Decide whether each statement below agrees with the forum thread, answering yes or no and quoting the deciding words of the thread. 1. Doon frae Troon expects UKIP gains from the Tories in England to cancel out the SNP/ex-Labour seats. 2. Deleted member 18588 expects SNP support in Scotland to hold up worse than UKIP support in England. 3. SocketRocket calls ignoring the people unhappy with the changes political Hari Kari for any party.

▸ **Provided text**:
▼
She has just won the Politician of the year Award in Scotland and picked a pretty impressive cabinet, sorted out a few of Salmond's underachievers. 

The way the wind is blowing I can see Milliband as PM and Salmond as Deputy PM after the 2015 election.


----------



## Foxholer (Nov 21, 2014)

Doon frae Troon said:



			She has just won the *Politician of the year Award* in Scotland and picked a pretty impressive cabinet, sorted out a few of Salmond's underachievers. 

...
		
Click to expand...

I'm not sure that's something to be proud of! Sort of equivalent to 'Best Reality TV....<anything>' or 'Best Jeremy Kyle Fight' (he's a very nice guy 'in the flesh' and a pretty good golfer - once he warms up!)!


----------



## SocketRocket (Nov 21, 2014)

Liverpoolphil said:



			Still another deflected MP though isn't it 

When they have a true elected MP of their own people might stand up and take notice
		
Click to expand...

I think ignoring the rising swell of people that are unhappy with the demographic/cultural/political changes that have been made without their agreement is political Hari Kari for any party.    What ever anyone says about UKIP they are a focus for this discontentment.


----------



## Doon frae Troon (Nov 21, 2014)

Foxholer said:



			I'm not sure that's something to be proud of!
		
Click to expand...

I would think that with the massive political engagement of the Scottish public this year it makes it something to be very proud of.


----------



## Deleted member 18588 (Nov 21, 2014)

Doon frae Troon said:



			She has just won the Politician of the year Award in Scotland and picked a pretty impressive cabinet, sorted out a few of Salmond's underachievers. 

The way the wind is blowing I can see Milliband as PM and Salmond as Deputy PM after the 2015 election.
		
Click to expand...

Questionable whether Labour will win enough seats in England and if they fail to hold onto their Scottish majority Messrs Milliband and Salmond could be sat on the left of Mr Speaker looking across the Dispatch Box at ?????????????????


----------



## Doon frae Troon (Nov 21, 2014)

MetalMickie said:



			Questionable whether Labour will win enough seats in England and if they fail to hold onto their Scottish majority Messrs Milliband and Salmond could be sat on the left of Mr Speaker looking across the Dispatch Box at ?????????????????
		
Click to expand...

I think UKIP gains from the Tories in England will cancel out the SNP/ ex labour seats.
With the Lib/Dems gone it will boil down to a straight fight between Labour and Tory in England and Wales.


----------



## SocketRocket (Nov 21, 2014)

MetalMickie said:



			Questionable whether Labour will win enough seats in England and if they fail to hold onto their Scottish majority Messrs Milliband and Salmond could be sat on the left of Mr Speaker *looking across the Dispatch Box at ?????????????????*

Click to expand...

The winners of the ugly baby competition!


----------



## Deleted member 18588 (Nov 21, 2014)

Doon frae Troon said:



			I think UKIP gains from the Tories in England will cancel out the SNP/ ex labour seats.
With the Lib/Dems gone it will boil down to a straight fight between Labour and Tory in England and Wales.
		
Click to expand...

Exactly, hence my original post. 

In any event I would foresee SNP support in Scotland holding up better than UKIP support in England and it is clear that KIP's support will come from both previous Labour and Tory voters.
▲
▸ **Provided material**:
▼
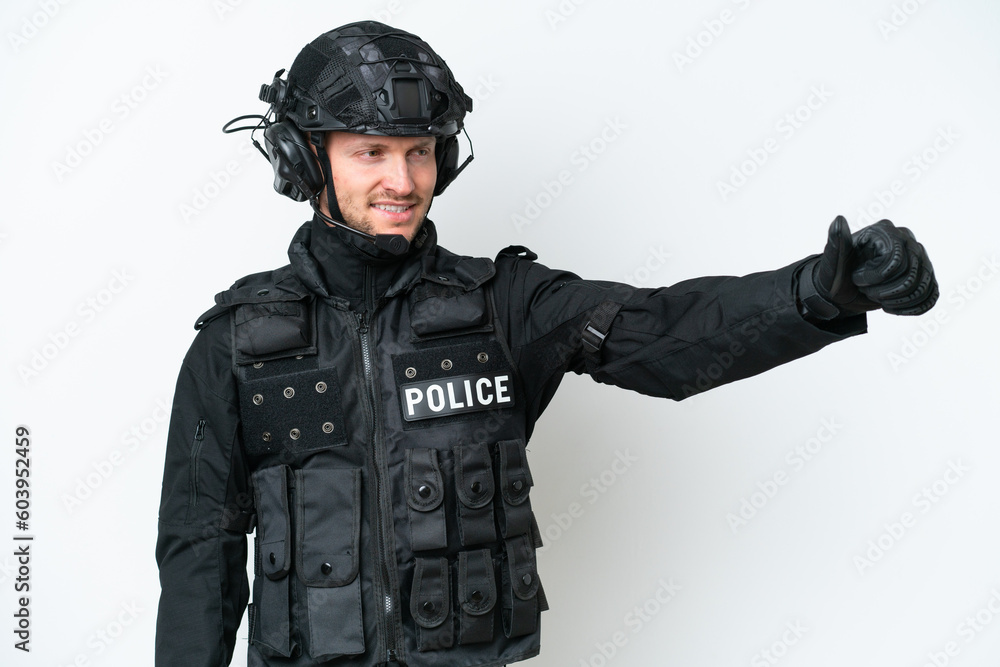 SWAT man over isolated white background giving a thumbs up gesture SWAT man over isolated white background giving a thumbs up gesture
▲
▸ **Output for this exercise**:
1. Yes: "I think UKIP gains from the Tories in England will cancel out the SNP/ ex labour seats."
2. No: "I would foresee SNP support in Scotland holding up better than UKIP support in England"
3. Yes: "I think ignoring the rising swell of people that are unhappy with the demographic/cultural/political changes that have been made without their agreement is political Hari Kari for any party."